The next day, “my boss” (a.k.a. Julie) brought me a rose. A red rose with a spray of something like baby’s breath, wrapped in heavy cellophane, with pink ribbon tied in a bow. I was really touched by that. I felt like someone who had been given a rose. It was a thank-you rose for dealing with the toilet crisis.

“Well, what else would I have done?” I asked.

“You could have sat here and cried,” she said.

Oh no. It was an opportunity for a performance. I’ve always enjoyed emergency response mode in Mecca Normal. One night in Germany, Dave’s guitar strap ripped and he kept playing, supporting the guitar however he could, giving me the “what the hell am I going to do now?” look, the “I do not have another guitar strap” look. He kept playing, and I went into his guitar case to find the duct tape and while he played I built a strap out of duct tape, more or less duct taping his guitar to him, which sort of turned into the performance.
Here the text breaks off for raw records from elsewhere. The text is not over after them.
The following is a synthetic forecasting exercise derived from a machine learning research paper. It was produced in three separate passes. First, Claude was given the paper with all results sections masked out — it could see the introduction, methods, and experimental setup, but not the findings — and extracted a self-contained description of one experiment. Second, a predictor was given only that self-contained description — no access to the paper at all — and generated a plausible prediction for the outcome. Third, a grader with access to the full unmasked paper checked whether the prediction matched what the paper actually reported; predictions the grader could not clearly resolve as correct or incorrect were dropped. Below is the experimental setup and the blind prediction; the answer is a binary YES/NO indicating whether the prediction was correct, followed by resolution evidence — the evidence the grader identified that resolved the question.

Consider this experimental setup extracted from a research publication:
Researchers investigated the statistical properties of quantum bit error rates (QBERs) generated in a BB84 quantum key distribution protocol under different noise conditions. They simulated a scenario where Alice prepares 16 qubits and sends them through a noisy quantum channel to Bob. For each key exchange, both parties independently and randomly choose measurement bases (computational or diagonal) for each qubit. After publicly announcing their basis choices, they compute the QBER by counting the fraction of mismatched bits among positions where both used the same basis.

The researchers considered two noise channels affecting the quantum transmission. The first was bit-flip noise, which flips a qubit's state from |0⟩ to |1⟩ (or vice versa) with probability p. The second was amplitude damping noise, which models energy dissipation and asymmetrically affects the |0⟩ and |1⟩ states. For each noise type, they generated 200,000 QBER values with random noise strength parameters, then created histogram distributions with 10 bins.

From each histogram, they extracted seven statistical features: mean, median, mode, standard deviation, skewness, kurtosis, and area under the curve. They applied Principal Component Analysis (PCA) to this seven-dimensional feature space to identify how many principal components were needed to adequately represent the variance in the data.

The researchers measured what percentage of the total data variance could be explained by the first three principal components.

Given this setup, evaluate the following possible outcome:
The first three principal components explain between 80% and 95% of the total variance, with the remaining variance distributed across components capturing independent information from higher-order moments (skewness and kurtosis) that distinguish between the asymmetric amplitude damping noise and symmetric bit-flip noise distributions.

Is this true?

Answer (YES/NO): YES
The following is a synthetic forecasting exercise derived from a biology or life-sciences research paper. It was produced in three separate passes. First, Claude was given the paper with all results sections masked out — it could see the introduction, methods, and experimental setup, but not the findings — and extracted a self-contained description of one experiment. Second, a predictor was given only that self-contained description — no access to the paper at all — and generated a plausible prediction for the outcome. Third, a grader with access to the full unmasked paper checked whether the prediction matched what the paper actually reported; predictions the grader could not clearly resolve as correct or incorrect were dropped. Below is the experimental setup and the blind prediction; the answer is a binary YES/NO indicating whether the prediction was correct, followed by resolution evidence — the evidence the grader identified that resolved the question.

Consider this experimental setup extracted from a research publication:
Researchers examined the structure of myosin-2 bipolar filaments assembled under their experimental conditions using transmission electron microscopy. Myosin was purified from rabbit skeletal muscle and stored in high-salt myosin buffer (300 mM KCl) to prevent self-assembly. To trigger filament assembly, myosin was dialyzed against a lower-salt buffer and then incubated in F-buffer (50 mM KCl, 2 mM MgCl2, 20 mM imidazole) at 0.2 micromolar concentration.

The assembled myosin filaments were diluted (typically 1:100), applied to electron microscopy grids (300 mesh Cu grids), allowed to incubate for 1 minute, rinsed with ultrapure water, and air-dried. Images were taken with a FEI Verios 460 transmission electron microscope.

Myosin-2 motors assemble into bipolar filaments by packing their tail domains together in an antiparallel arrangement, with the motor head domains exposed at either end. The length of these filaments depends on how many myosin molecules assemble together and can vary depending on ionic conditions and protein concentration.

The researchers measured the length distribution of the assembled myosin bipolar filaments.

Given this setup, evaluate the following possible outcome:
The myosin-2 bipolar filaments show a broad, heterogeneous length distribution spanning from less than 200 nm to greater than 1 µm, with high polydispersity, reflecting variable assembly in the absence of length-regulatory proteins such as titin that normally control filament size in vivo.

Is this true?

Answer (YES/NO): NO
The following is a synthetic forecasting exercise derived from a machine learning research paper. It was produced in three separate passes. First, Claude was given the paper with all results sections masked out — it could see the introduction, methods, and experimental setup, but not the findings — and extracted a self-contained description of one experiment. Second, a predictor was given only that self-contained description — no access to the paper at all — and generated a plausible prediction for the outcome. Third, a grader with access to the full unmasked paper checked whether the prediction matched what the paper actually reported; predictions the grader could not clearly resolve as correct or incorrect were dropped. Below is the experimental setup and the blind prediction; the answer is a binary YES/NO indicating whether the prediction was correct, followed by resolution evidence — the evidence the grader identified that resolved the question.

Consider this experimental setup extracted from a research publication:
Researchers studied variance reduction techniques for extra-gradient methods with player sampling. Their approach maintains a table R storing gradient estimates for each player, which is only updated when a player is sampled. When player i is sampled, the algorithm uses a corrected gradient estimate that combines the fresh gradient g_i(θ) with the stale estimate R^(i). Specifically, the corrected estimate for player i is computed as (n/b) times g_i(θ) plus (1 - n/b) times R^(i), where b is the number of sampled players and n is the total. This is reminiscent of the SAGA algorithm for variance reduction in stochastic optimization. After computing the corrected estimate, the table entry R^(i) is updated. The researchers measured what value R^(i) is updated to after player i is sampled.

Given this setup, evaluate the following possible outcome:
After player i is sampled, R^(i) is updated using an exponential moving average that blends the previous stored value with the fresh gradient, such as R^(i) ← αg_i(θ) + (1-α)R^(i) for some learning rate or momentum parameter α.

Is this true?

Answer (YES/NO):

I guess it must have looked pretty strange, and evidently, Curves members had been telling the tale of my actions whilst in costume. I think they thought I would have taken off the hat, which kept sliding over my eyes on the grape-heavy side. No, it wouldn’t have done to take off the hat. The hat was what made it a good story, people, and so they got to tell that story and laugh about it, me mopping feverishly, making it slightly less of a catastrophe by leaving the hat on, you see.

I’m a fiction writer, people. We think about such things. Hat off? There’s barely a story worth telling. Hat on? Legend in the making.

And so the members had been coming in and telling “my boss” (a.k.a. Julie) of my quick action. One minute at the desk creating the club newsletter, the next, almost as if it was right on schedule, I was in there with rubber gloves, mop and bucket. The grapes with the tiny bird to illustrate, to give it some colour.

The rose is symbolic of something else, of course, and so, it was somewhat inappropriate, and I vaguely wondered how Julie came to select a rose or how she happened to have a rose, but, regardless, I felt its intention along with a complication. An accentuation of alienation. I felt slightly more alone in my abstract situation. That anyone could mistake me for a woman who would respond to a rose as a gesture of appreciation for dealing with an overflowing toilet was something to wonder about. For me. Let’s face it; of course I over-analyze things. Over-thinking is what I do. I am aware that some people do not like to be around over-thinkers. Fine with me. In men, let’s say famous male authors, do other men tell them, “Stop over-thinking everything, Salman.”

“Lighten up, Crichton, and stop making everything into a such a big deal.” [Note: Crichton was 6′ 9″.]

A single rose is what a man gives a woman to show her that he loves her. Its symbolism is uniquely solitary, non-transferable to plumbing issues. Anyway, the rose was a nice thing. Through it I felt appreciated.